In Greek mythology, Hyperion
was the Titan of light, the father of the sun, the moon, and the
dawn, and Helios was his son. Each morning at dawn, Helios rose
from the ocean in the east and rode his chariot, pulled by four
horses, across the sky to descend in the west. He was called upon
by witnesses because he saw and knew everything that happened on
earth.
Helios was depicted as a
youth with a halo wearing a billowing white cloak. His daughters
were Phaethusa ("radiant") and Lampetia ("shining").
He had a son named Phaeton who drove his chariot across the sky
one day but the unskilled youth lost control of the horses and fell
to his death.
He was later depicted as
a key figure in the Mithraic mystery religion that was a key competitor
with early Christianity. He is shown on a relief in the Mithraeum
under St. Prisca in Rome. In early Christian art, Jesus was sometimes
represented as an incarnation of Helios such as in a fresco in the
necropolis beneath St. Peter's in Rome.
Metaphors
of Helios, the Sun
Many different cultures had Sun-Gods. For the Greeks he was named
Apollo, Zeus, or Helios, for the Egyptians he was Horus, for the
Romans he was Sol Invicus, for the Phonecians he was Baal, for the
Persians he was Mithra, for the first Christians he was personified
as Jesus, the Christ. The following metaphors are characteristics
and attributes of the "Sun" of God:
- The sun is the "Light of the World."
- The sun is "the image that shines on them" 2Cor 4:4.

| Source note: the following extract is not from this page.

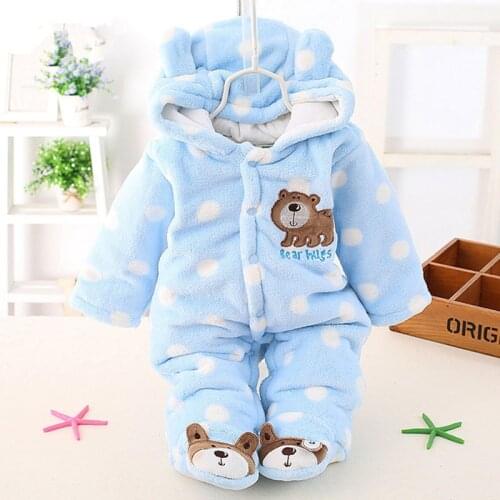 2019 Autumn Winter Baby Girl Rompers Baby Clothing Warm Cartoon Velvet Infant Newborn Overalls Jumpsuits For 3m-12m Toddler Coat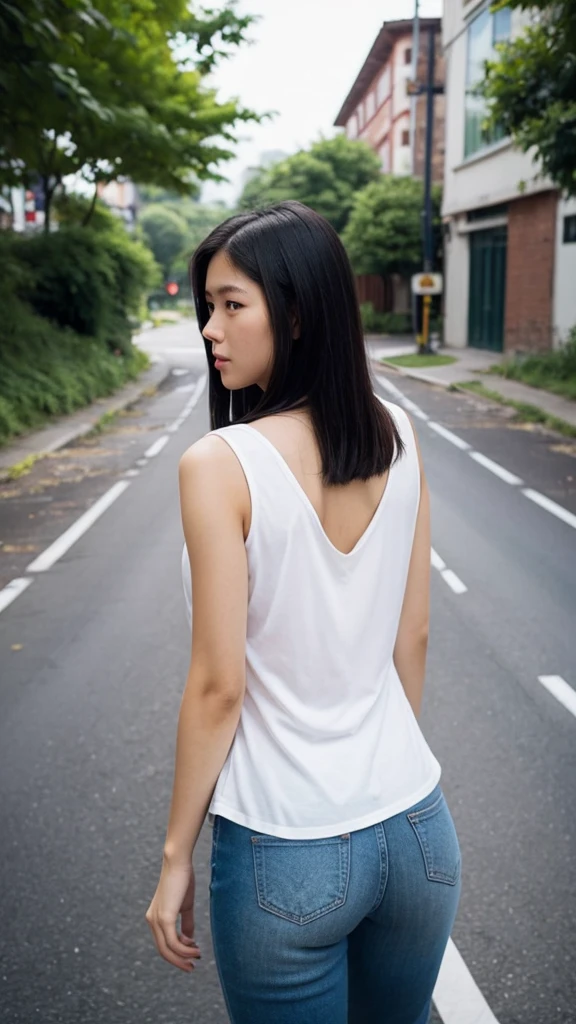 Girl Looking Back While Walking on the Road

- The sun "comes with the clouds, and every eye shall see
him." Rev 1
- The sun is from "the beginning and the end"
- The sun is their Lord which comes as a "Thief in the Night"
- The Sun causes the end where "the elements will be dissolved
with fire and the earth and everything done on it will be burned
up." (2 Peter 3:10)
- The sun (like the above drawing) wears a crown of thorns or
a halo.
- The sun "walks on water" when it rises or sets on
a body of water
- The sun has "eyes that are like fire"
- The sun is "a consuming fire"
- The sun "brings fire down from heaven"
- The sun helps to make seeds grow
- The sun's "followers" or "disciples" are
the 12 months and the 12 signs of the Zodiac, through which the
sun passes.
- The sun is "crucified," when it passes through the
spring and fall equinoxes, the vernal equinox being Easter, at
which time it is resurrected.
- The long stem cross represented the staff of Apollo long before
the time of Jesus
- Dec 25th is the winter solstice and birth of the sun.
The early Christian Church eagerly promoted Jesus-Helios-Sol sun
symbolism to appease the Roman emperor Constantine who was the high
priest of Sol Invictus all through his reign. The sun symbolism
continues to the present day on robes, banners, icons, behind the
cross in a ray of light, flames coming from the heart of Jesus,
etc. Priests even bow and kiss a monstrance which is a gold statue
of the sun on a pedestal during processions.